**Sumber**:
++++++++++++++++++++

Setiap pengeluaran keluarga kecilku, seperti bakpao yang ditaruh di meja makan akan ditelaah, dibahas, didiskusikan oleh keluarga besar dari segala sudut.
Tentu lengkap dengan kritik dan sedikit saran, dan tak pernah dipuji, pastinya. Kakak dan adiknya suami menikah dengan orang daerah sini, jadi adat istiadat mereka serupa.
Tapi, saya? Biasa untuk bebas berekspresi, punya uang sendiri, selama tidak melanggar norma agama dan kesantunan suka mengeksplor lingkungan dan traveling.
Setelah kawin, suami sering bilang, “Bagaimana nanti kata Ibu dan saudara- saudaraku?”
Lalu, “Kayaknya para istri di keluarga besarku anteng-anteng saja di rumah.”
Ini selalu muncul saat saya ingin jalan agak jauh dari rumah. Bahkan ke pasar besar dekat alun-alun saja kalau tak ditemani suami, tidak bakal diizinkan.

++++++++++++++++++++

**Tugas**:
Sebutkan semua kata kerja dalam kalimat pertama sumber di atas yang menggambarkan perlakuan keluarga besar terhadap setiap pengeluaran keluarga kecil penulis.

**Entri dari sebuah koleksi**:

++++++++++++++++++++

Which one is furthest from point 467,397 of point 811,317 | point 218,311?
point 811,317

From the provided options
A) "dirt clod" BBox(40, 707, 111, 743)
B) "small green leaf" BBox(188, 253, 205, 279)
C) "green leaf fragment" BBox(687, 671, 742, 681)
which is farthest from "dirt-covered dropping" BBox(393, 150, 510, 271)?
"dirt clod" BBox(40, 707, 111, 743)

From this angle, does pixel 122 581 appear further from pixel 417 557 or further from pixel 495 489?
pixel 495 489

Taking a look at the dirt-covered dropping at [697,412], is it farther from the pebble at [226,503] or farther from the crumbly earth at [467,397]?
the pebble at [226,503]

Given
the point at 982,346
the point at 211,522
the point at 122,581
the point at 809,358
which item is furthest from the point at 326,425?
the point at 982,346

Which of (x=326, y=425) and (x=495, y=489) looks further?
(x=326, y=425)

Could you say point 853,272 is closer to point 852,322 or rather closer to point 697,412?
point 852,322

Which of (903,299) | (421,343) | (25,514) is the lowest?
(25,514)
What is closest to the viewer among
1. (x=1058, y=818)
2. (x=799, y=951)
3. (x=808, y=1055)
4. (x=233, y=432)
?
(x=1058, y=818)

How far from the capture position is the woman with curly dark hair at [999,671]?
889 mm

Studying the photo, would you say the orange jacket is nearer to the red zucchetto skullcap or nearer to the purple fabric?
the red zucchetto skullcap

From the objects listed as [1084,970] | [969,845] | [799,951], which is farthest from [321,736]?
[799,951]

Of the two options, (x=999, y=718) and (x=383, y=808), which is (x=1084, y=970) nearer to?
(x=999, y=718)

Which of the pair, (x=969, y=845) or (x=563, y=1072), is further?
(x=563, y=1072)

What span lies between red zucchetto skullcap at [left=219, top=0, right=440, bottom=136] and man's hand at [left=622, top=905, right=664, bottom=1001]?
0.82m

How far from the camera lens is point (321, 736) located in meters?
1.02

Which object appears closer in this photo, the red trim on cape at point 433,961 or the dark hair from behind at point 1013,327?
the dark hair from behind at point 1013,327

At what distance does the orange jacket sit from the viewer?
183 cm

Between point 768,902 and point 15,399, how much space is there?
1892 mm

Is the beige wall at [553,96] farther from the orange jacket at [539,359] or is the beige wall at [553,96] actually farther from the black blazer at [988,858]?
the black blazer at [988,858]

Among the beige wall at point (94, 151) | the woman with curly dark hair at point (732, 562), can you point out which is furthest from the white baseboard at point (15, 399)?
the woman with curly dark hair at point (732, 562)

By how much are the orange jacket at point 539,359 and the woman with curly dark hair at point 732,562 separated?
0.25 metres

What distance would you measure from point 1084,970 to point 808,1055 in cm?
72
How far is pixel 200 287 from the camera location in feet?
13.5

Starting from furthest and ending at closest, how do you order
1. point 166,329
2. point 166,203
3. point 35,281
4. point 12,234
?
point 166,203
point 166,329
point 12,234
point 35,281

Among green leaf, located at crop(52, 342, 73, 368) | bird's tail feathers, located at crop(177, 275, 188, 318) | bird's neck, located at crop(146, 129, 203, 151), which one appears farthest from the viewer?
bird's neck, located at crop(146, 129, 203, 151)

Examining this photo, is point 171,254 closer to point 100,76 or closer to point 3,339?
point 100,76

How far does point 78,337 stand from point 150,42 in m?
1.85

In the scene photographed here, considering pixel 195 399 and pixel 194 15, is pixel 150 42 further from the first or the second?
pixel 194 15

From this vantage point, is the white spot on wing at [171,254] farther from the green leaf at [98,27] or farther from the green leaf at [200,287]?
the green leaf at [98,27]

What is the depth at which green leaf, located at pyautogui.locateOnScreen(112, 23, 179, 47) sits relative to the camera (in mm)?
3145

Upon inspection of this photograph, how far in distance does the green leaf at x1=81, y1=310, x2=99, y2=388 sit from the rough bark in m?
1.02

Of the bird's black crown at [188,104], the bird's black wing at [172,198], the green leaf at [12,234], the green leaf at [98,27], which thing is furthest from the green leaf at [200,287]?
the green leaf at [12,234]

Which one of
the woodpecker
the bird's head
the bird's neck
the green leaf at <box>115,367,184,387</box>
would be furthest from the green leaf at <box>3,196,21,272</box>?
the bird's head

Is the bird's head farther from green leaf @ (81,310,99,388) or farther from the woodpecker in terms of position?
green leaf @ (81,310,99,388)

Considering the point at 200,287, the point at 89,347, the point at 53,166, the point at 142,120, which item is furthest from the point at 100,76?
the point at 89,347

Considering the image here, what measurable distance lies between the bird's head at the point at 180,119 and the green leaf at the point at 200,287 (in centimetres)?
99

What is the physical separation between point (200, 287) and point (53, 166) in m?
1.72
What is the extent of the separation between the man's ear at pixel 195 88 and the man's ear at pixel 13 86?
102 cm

++++++++++++++++++++

**Jawaban**:
Kata kerja tersebut adalah ditelaah, dibahas, dan didiskusikan.